Prominente Politikerinnen am Tatort
Weil kurz vor dem Feuer in Groß Strömkendorf ein Hakenkreuz an ein Schild vor dem Flüchtlingsheim geschmiert wurde, vermuteten die Ermittler anfangs einen politischen Hintergrund. Bundesinnenministerin Nancy Faeser (SPD) und Ministerpräsidentin Manuela Schwesig (SPD) eilten - bundesweit beachtet - zum Brandort und warnten vor Fremdenhass. Die Einheimischen fühlten sich dadurch zu Unrecht an den Pranger gestellt.

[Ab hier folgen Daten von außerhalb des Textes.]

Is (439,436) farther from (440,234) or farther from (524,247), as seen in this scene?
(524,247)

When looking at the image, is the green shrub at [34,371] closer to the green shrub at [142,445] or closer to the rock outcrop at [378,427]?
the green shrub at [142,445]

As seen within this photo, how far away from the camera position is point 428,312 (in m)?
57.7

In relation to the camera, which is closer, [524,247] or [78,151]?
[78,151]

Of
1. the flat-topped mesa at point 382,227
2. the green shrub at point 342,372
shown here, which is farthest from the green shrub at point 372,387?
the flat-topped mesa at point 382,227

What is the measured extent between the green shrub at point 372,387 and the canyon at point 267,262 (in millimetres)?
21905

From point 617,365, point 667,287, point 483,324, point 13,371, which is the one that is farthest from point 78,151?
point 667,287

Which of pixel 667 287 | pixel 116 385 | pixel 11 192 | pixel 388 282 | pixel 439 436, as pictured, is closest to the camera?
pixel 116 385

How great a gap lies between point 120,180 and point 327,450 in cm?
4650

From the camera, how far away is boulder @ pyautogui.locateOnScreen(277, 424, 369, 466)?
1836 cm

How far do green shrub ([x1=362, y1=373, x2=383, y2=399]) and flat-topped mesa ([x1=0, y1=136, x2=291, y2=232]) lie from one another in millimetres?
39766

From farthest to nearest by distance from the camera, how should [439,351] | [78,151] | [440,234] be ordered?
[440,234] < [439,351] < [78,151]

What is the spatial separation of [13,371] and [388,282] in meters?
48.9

Kein Hinweis auf politisches Motiv gefunden
Fallanalytiker hatten schon vor dem Großbrand begonnen, die ungewöhnliche Häufung der Feuer in der Region unter die Lupe zu nehmen. Achtzehn Brände, so ein Profiler vor Gericht, trugen die Handschrift eines einzigen Täters. Hinweise auf politische Motive fanden sie nicht. Da habe jemand zumindest anfangs verhalten gezündelt, der löschen, aber keinen großen Schaden anrichten wollte. Als sie der Sonderkommission den Ermittlern rieten, sich auf die Feuerwehren der Region zu fokussieren, hatten diese den Angeklagten bereits im Visier. Allerdings nur für sieben der Brandstiftungen glaubt der Staatsanwalt genügend Beweise gefunden zu haben.